Buy now, pay later (BNPL) programs can be enticing for people who are short on cash and ready to make a purchase. These programs are low- or no-interest installment payment plans retailers, often online merchants, may offer at the time of purchase. BNPL plans may be helpful for those who are nearing their credit card limits or don’t yet qualify for a credit card.
Experian, one of the nation’s leading credit reporting agencies, noted that from 2019–2021, the number of BNPL loans from popular providers increased by 970 percent. It makes sense; BNPL programs don’t require a credit check and allow consumers to pay for purchases over a period of time, which is more manageable for some budgets. But they also carry risks.
How BNPL programs work
When you agree to a BNPL payment program, you will make equal installment payments on a set schedule over several months, like a personal loan. You will pay no interest if you pay the required amount in full and on time. Credit cards, by comparison, charge interest each month on any unpaid balance. According to LendingTree, the average credit card interest rate in America is 24.61 percent, and at five-year high point. Even if you carry only a small balance, the interest charges alone could take a big bite out of your monthly budget. This alone makes BNPL programs attractive.
It’s easy to be approved for a BNPL. They may not require a credit check which is ideal for consumers without a credit history or those working to rebuild one. Before you sign a contract, though, read the fine print to understand all terms and possible penalties.
What’s the risk?
If you’ve struggled to make on-time credit card or loan payments in the past, a buy now, pay later program may not be the best option, even if it sounds like a good deal. Review the terms and know your grace period (the deadline by which you must make a payment before incurring a late fee). Many BNPL plans require multiple payments within the same month.
BNPL’s can give you a false sense of affordability, encouraging you to spend more than your budget can manage. Some even charge a fee on top of the purchase price. This means you’ll pay more than you would have if you paid in full at the time of purchase.
Review the schedule for all your automatic payments and ensure you’ll have enough in your credit union account to cover the payment when it is deducted. If not, you could pay overdraft fees.
If you can’t make your payments on time, the BNPL provider could turn the account over to a collection agency, which puts your credit score at risk.
In addition, many credit cards offer cash-back rewards based on the dollars you charge.
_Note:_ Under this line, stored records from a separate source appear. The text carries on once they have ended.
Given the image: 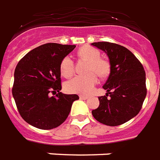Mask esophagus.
Wrapping results in <instances>:
<instances>
[{"label":"esophagus","instance_id":"esophagus-1","mask_svg":"<svg viewBox=\"0 0 160 160\" xmlns=\"http://www.w3.org/2000/svg\"><path fill=\"white\" fill-rule=\"evenodd\" d=\"M79 98L81 99V100H87L88 98V96H84V95H80L79 96Z\"/></svg>","mask_w":160,"mask_h":160}]
</instances>
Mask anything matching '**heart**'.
<instances>
[{
	"label": "heart",
	"instance_id": "b5f03b06",
	"mask_svg": "<svg viewBox=\"0 0 160 160\" xmlns=\"http://www.w3.org/2000/svg\"><path fill=\"white\" fill-rule=\"evenodd\" d=\"M78 54L90 62L88 66V72L90 73L85 76L74 77L65 83L64 88L69 93L89 94L98 82V77L96 73L100 77L107 76L110 72V65L107 61L100 58V52L98 49L90 46H84L80 48ZM60 72L65 78L71 77L73 74L74 63L70 56H66L62 59Z\"/></svg>",
	"mask_w": 160,
	"mask_h": 160
}]
</instances>
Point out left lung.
I'll list each match as a JSON object with an SVG mask.
<instances>
[{"mask_svg": "<svg viewBox=\"0 0 160 160\" xmlns=\"http://www.w3.org/2000/svg\"><path fill=\"white\" fill-rule=\"evenodd\" d=\"M92 45L107 53L111 66L109 77L102 87L107 90L106 96L98 98L100 105L92 114L100 123L120 126L135 117L142 107L147 92L145 69L137 58L123 46L109 42Z\"/></svg>", "mask_w": 160, "mask_h": 160, "instance_id": "left-lung-1", "label": "left lung"}]
</instances>
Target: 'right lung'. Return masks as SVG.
<instances>
[{"label": "right lung", "instance_id": "obj_1", "mask_svg": "<svg viewBox=\"0 0 160 160\" xmlns=\"http://www.w3.org/2000/svg\"><path fill=\"white\" fill-rule=\"evenodd\" d=\"M75 47L48 43L29 51L18 62L12 95L28 124L41 130L56 128L67 119L72 102L79 99L76 94L60 92V63ZM50 92L56 95L50 97Z\"/></svg>", "mask_w": 160, "mask_h": 160}]
</instances>
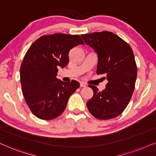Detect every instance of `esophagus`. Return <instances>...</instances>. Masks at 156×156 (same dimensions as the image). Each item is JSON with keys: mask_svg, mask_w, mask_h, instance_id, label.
<instances>
[{"mask_svg": "<svg viewBox=\"0 0 156 156\" xmlns=\"http://www.w3.org/2000/svg\"><path fill=\"white\" fill-rule=\"evenodd\" d=\"M80 87H86V83H83V82H80Z\"/></svg>", "mask_w": 156, "mask_h": 156, "instance_id": "1", "label": "esophagus"}]
</instances>
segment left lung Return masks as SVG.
I'll return each instance as SVG.
<instances>
[{"instance_id": "1", "label": "left lung", "mask_w": 156, "mask_h": 156, "mask_svg": "<svg viewBox=\"0 0 156 156\" xmlns=\"http://www.w3.org/2000/svg\"><path fill=\"white\" fill-rule=\"evenodd\" d=\"M85 43L98 57L97 74L108 80L105 90L89 85L93 95L87 102L90 113L98 119L108 120L123 113L129 103L137 78L133 51L128 43L115 33L101 31L83 34Z\"/></svg>"}]
</instances>
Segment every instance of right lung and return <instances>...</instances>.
Returning a JSON list of instances; mask_svg holds the SVG:
<instances>
[{"mask_svg":"<svg viewBox=\"0 0 156 156\" xmlns=\"http://www.w3.org/2000/svg\"><path fill=\"white\" fill-rule=\"evenodd\" d=\"M82 44L78 35L54 33L40 37L26 52L20 66V83L25 101L37 118L58 117L70 95L79 88L76 80L66 83L56 76L58 67L68 65L70 50Z\"/></svg>","mask_w":156,"mask_h":156,"instance_id":"add662e5","label":"right lung"}]
</instances>
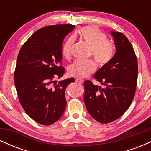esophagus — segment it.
<instances>
[{"instance_id":"34e87169","label":"esophagus","mask_w":151,"mask_h":151,"mask_svg":"<svg viewBox=\"0 0 151 151\" xmlns=\"http://www.w3.org/2000/svg\"><path fill=\"white\" fill-rule=\"evenodd\" d=\"M75 81L78 84H82L83 82H84V81H83V79H79V78H76L75 79Z\"/></svg>"}]
</instances>
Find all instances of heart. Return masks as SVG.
<instances>
[{"label": "heart", "mask_w": 151, "mask_h": 151, "mask_svg": "<svg viewBox=\"0 0 151 151\" xmlns=\"http://www.w3.org/2000/svg\"><path fill=\"white\" fill-rule=\"evenodd\" d=\"M79 36L89 45L91 46V55H93L96 62L100 66H104L113 58L114 46L112 42L107 39L104 32L93 26L82 27L79 32ZM74 38L71 37L65 41L62 47V55L70 58ZM96 69V63L93 60L86 61L76 60L68 67V74L72 77L84 78L93 73Z\"/></svg>", "instance_id": "b5f03b06"}]
</instances>
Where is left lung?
I'll list each match as a JSON object with an SVG mask.
<instances>
[{"label":"left lung","instance_id":"8db88e82","mask_svg":"<svg viewBox=\"0 0 151 151\" xmlns=\"http://www.w3.org/2000/svg\"><path fill=\"white\" fill-rule=\"evenodd\" d=\"M116 52L112 60L99 70L93 77L105 88L84 81V103L93 119L107 124L121 117L135 96L138 61L132 45L125 35L111 31Z\"/></svg>","mask_w":151,"mask_h":151}]
</instances>
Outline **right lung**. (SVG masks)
<instances>
[{"mask_svg": "<svg viewBox=\"0 0 151 151\" xmlns=\"http://www.w3.org/2000/svg\"><path fill=\"white\" fill-rule=\"evenodd\" d=\"M74 27L70 24L42 27L29 37L18 53L14 82L19 101L25 113L42 125L53 124L65 110V89L74 79L58 84L54 79L65 74L61 66L62 43Z\"/></svg>", "mask_w": 151, "mask_h": 151, "instance_id": "1", "label": "right lung"}]
</instances>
That’s free money you could use to pay your balance or increase your savings. BNPLs don’t offer rewards.
BNPLs can be an option to help you pay for a purchase and avoid interest if you’ll have the necessary funds within a short time.
Another alternative is to explore a low-interest personal loan or credit card from your local credit union. They can review your entire financial situation and help you map out the best plan for paying your bills and meeting your goals.